» **TASK REQUIREMENTS**: For the word "length", find each line in the entries where it occurs and copy that line.

» **RAW DATA**:
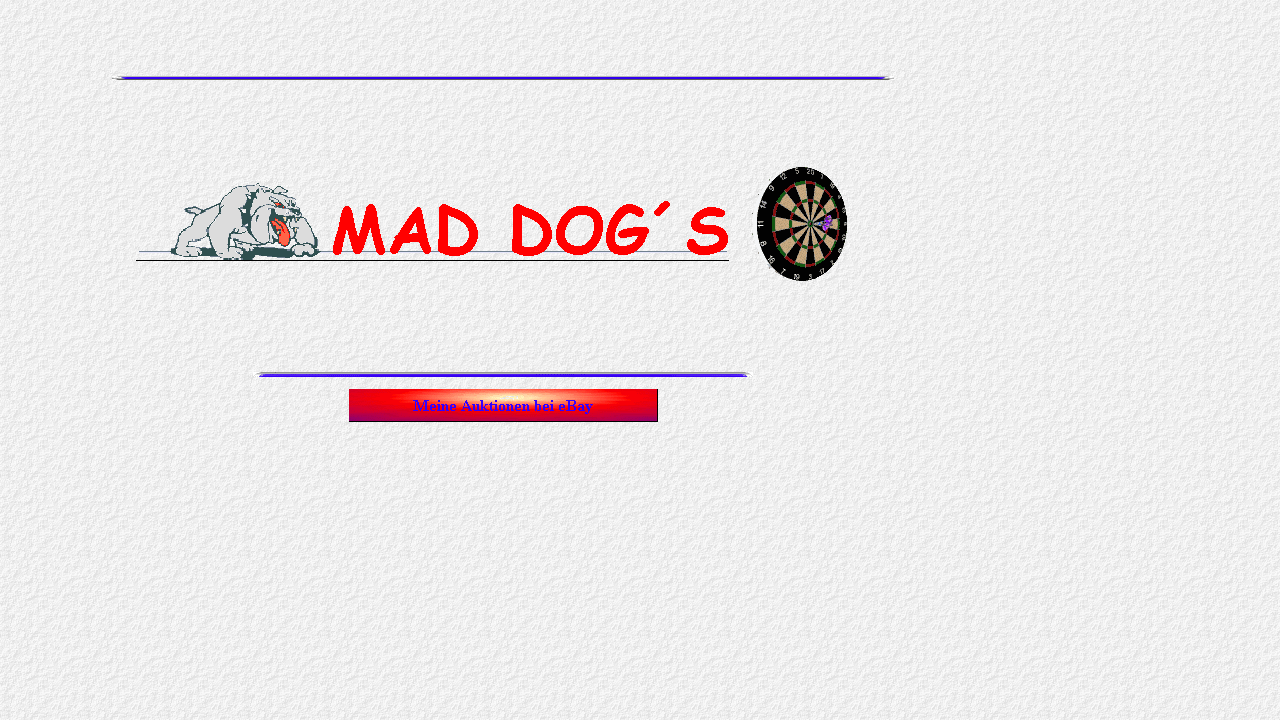

--- FILE ---
content_type: text/html
request_url: http://www.ewetel.net/~oliver.dymala/hauptteil_index.html
body_size: 1756
content:
<!DOCTYPE HTML PUBLIC "-//W3C//DTD HTML 3.2 FINAL//EN">
<HTML>
<HEAD>
<META HTTP-EQUIV="Content-Type" CONTENT="text/html; charset=ISO-8859-1">
<META NAME="Generator" CONTENT="NetObjects Fusion 4.0.1 für Windows">
<TITLE>Startseite</TITLE>
<META NAME="KEYWORDS" CONTENT="Dart, E-Dart, Steel Dart, Mad Dogs">
<META NAME="KEYWORDS" CONTENT="Bremen, Nord, Cup, Nightfly,"> 


<BASE TARGET="_parent">
</HEAD>
<BODY BGCOLOR="#FFFFFF" BACKGROUND="./005.gif" LINK="#0000FF" VLINK="#800080" TEXT="#000000"                 

 TOPMARGIN=2 LEFTMARGIN=2 MARGINWIDTH=2 MARGINHEIGHT=2>
    <TABLE BORDER=0 CELLSPACING=0 CELLPADDING=0 WIDTH=892>
        <TR VALIGN=TOP ALIGN=LEFT>
            <TD WIDTH=110 HEIGHT=74><IMG SRC="./clearpixel.gif" WIDTH=110 HEIGHT=1 BORDER=0></TD>
            <TD WIDTH=24><IMG SRC="./clearpixel.gif" WIDTH=24 HEIGHT=1 BORDER=0></TD>
            <TD WIDTH=117><IMG SRC="./clearpixel.gif" WIDTH=117 HEIGHT=1 BORDER=0></TD>
            <TD WIDTH=96><IMG SRC="./clearpixel.gif" WIDTH=96 HEIGHT=1 BORDER=0></TD>
            <TD WIDTH=53><IMG SRC="./clearpixel.gif" WIDTH=53 HEIGHT=1 BORDER=0></TD>
            <TD WIDTH=256><IMG SRC="./clearpixel.gif" WIDTH=256 HEIGHT=1 BORDER=0></TD>
            <TD WIDTH=36><IMG SRC="./clearpixel.gif" WIDTH=36 HEIGHT=1 BORDER=0></TD>
            <TD WIDTH=35><IMG SRC="./clearpixel.gif" WIDTH=35 HEIGHT=1 BORDER=0></TD>
            <TD WIDTH=15><IMG SRC="./clearpixel.gif" WIDTH=15 HEIGHT=1 BORDER=0></TD>
            <TD WIDTH=9><IMG SRC="./clearpixel.gif" WIDTH=9 HEIGHT=1 BORDER=0></TD>
            <TD WIDTH=131><IMG SRC="./clearpixel.gif" WIDTH=131 HEIGHT=1 BORDER=0></TD>
            <TD WIDTH=10><IMG SRC="./clearpixel.gif" WIDTH=10 HEIGHT=1 BORDER=0></TD>
        </TR>
        <TR VALIGN=TOP ALIGN=LEFT>
            <TD HEIGHT=4></TD>
            <TD WIDTH=782 COLSPAN=11><IMG ID="Bild2" HEIGHT=4 WIDTH=782 SRC="./ConsoleLine.gif" BORDER=0></TD>
        </TR>
        <TR VALIGN=TOP ALIGN=LEFT>
            <TD COLSPAN=12 HEIGHT=47></TD>
        </TR>
        <TR VALIGN=TOP ALIGN=LEFT>
            <TD COLSPAN=5></TD>
            <TD WIDTH=292 COLSPAN=2>
                <script>
mesk=new Array();mesk[10]="A";mesk[11]="B";mesk[12]="C";mesk[13]="D";mesk[14]="E";mesk[15]="F";A=10;B=11;C=12;D=13;E=14;F=15;let="ABCDEF";function mes(num){if(let.indexOf(num) != -1){return eval(num)};else{if(num < 10){return eval(num)};else{return mesk[num]}}};

function color(begin,einde,stappen,stap){
hh1=(mes(begin.charAt(0))*16)+mes(begin.charAt(1));
hh2=(mes(begin.charAt(2))*16)+mes(begin.charAt(3));
hh3=(mes(begin.charAt(4))*16)+mes(begin.charAt(5));
pp1=(mes(einde.charAt(0))*16)+mes(einde.charAt(1));
pp2=(mes(einde.charAt(2))*16)+mes(einde.charAt(3));
pp3=(mes(einde.charAt(4))*16)+mes(einde.charAt(5));

if(hh1 < pp1){ff1=hh1+Math.floor((pp1-hh1)/stappen*stap);
ff1=eval("\'"+mes(Math.floor(ff1/16))+"\'")+eval("\'"+mes(ff1-(Math.floor(ff1/16)*16))+"\'");}
;else{ff1=hh1-Math.floor((hh1-pp1)/stappen*stap);
ff1=eval("\'"+mes(Math.floor(ff1/16))+"\'")+eval("\'"+mes(ff1-(Math.floor(ff1/16)*16))+"\'");}
if(hh2 < pp2){ff2=hh2+Math.floor((pp2-hh2)/stappen*stap);
ff2=eval("\'"+mes(Math.floor(ff2/16))+"\'")+eval("\'"+mes(ff2-(Math.floor(ff2/16)*16))+"\'");}
;else{ff2=hh2-Math.floor((hh2-pp2)/stappen*stap);
ff2=eval("\'"+mes(Math.floor(ff2/16))+"\'")+eval("\'"+mes(ff2-(Math.floor(ff2/16)*16))+"\'");}
if(hh3 < pp3){ff3=hh3+Math.floor((pp3-hh3)/stappen*stap);
ff3=eval("\'"+mes(Math.floor(ff3/16))+"\'")+eval("\'"+mes(ff3-(Math.floor(ff3/16)*16))+"\'");}
;else{ff3=hh3-Math.floor((hh3-pp3)/stappen*stap);
ff3=eval("\'"+mes(Math.floor(ff3/16))+"\'")+eval("\'"+mes(ff3-(Math.floor(ff3/16)*16))+"\'");}
;return ff1+ff2+ff3}
bum=0;bum2=0;txt=new Array();txt[0]="";function lightf(){
for(i=0;i != Math.floor(message.length/2);i++){txt[i]=color(lightcolor1,lightcolor2,Math.floor(message.length/2),i)};
for(i=Math.floor(message.length/2);i != message.length;i++){txt[i]=color(lightcolor2,lightcolor1,Math.floor(message.length/2),(i-Math.floor(message.length/2)))};
lightf1()}
function lightf1(){txt[message.length+1]="";bum2=message.length-bum;for(i=0;i != message.length;i++){if(i+bum < message.length){txt[message.length+1]=txt[message.length+1]+"<font color='#"+txt[(i+bum)]+"'>"+message.charAt(i)+"</font>"};else{txt[message.length+1]=txt[message.length+1]+"<font color='#"+txt[i-bum2]+"'>"+message.charAt(i)+"</font>"
}};if(bum != message.length){bum++;};else{bum=0};light.innerHTML=txt[message.length+1];setTimeout("lightf1()",50)}
</script> 
                &nbsp;<h1><div id="light"></div></h1>

<script>
lightcolor1="FF0000" // use capital letters
lightcolor2="000000" // use capital letters
message="DART TEAM"
lightf()
</script></TD>
            <TD COLSPAN=5></TD>
        </TR>
        <TR VALIGN=TOP ALIGN=LEFT>
            <TD COLSPAN=12 HEIGHT=19></TD>
        </TR>
        <TR VALIGN=TOP ALIGN=LEFT>
            <TD COLSPAN=9 HEIGHT=18></TD>
            <TD WIDTH=140 COLSPAN=2 ROWSPAN=3 ALIGN=LEFT VALIGN=TOP><IMG ID="Bild27" HEIGHT=120 WIDTH=140 SRC="./dart4.gif" BORDER=0></TD>
            <TD></TD>
        </TR>
        <TR VALIGN=TOP ALIGN=LEFT>
            <TD COLSPAN=2 HEIGHT=79></TD>
            <TD WIDTH=593 COLSPAN=6><IMG ID="Bild5" HEIGHT=79 WIDTH=593 SRC="./a_075.gif" BORDER=0 ALT="Mad Dog´s"></TD>
            <TD></TD>
            <TD></TD>
        </TR>
        <TR VALIGN=TOP ALIGN=LEFT>
            <TD COLSPAN=9 HEIGHT=23></TD>
            <TD></TD>
        </TR>
        <TR VALIGN=TOP ALIGN=LEFT>
            <TD COLSPAN=12 HEIGHT=88></TD>
        </TR>
        <TR VALIGN=TOP ALIGN=LEFT>
            <TD COLSPAN=3 HEIGHT=5></TD>
            <TD WIDTH=500 COLSPAN=7 ALIGN=LEFT VALIGN=TOP><IMG ID="Bild1" HEIGHT=5 WIDTH=500 SRC="./a_ConsoleLine.gif" BORDER=0></TD>
            <TD COLSPAN=2></TD>
        </TR>
        <TR VALIGN=TOP ALIGN=LEFT>
            <TD COLSPAN=12 HEIGHT=12></TD>
        </TR>
        <TR VALIGN=TOP ALIGN=LEFT>
            <TD COLSPAN=4 HEIGHT=33></TD>
            <TD WIDTH=309 COLSPAN=2><A HREF="http://cgi6.ebay.de/ws/eBayISAPI.dll?ViewSellersOtherItems&include=0&userid=many-needful-things&sort=2&rows=25&since=-1&rd=1"><IMG ID="Bild28" HEIGHT=33 WIDTH=309 SRC="./a_056.gif" BORDER=0
                 ALT="Meine Auktionen bei eBay"></A></TD>
            <TD COLSPAN=6></TD>
        </TR>
    </TABLE>
</BODY>
</HTML>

» **SOLUTION TO THIS TASK**:
for(i=0;i != Math.floor(message.length/2);i++){txt[i]=color(lightcolor1,lightcolor2,Math.floor(message.length/2),i)};
for(i=Math.floor(message.length/2);i != message.length;i++){txt[i]=color(lightcolor2,lightcolor1,Math.floor(message.length/2),(i-Math.floor(message.length/2)))};
function lightf1(){txt[message.length+1]="";bum2=message.length-bum;for(i=0;i != message.length;i++){if(i+bum < message.length){txt[message.length+1]=txt[message.length+1]+"<font color='#"+txt[(i+bum)]+"'>"+message.charAt(i)+"</font>"};else{txt[message.length+1]=txt[message.length+1]+"<font color='#"+txt[i-bum2]+"'>"+message.charAt(i)+"</font>"
}};if(bum != message.length){bum++;};else{bum=0};light.innerHTML=txt[message.length+1];setTimeout("lightf1()",50)}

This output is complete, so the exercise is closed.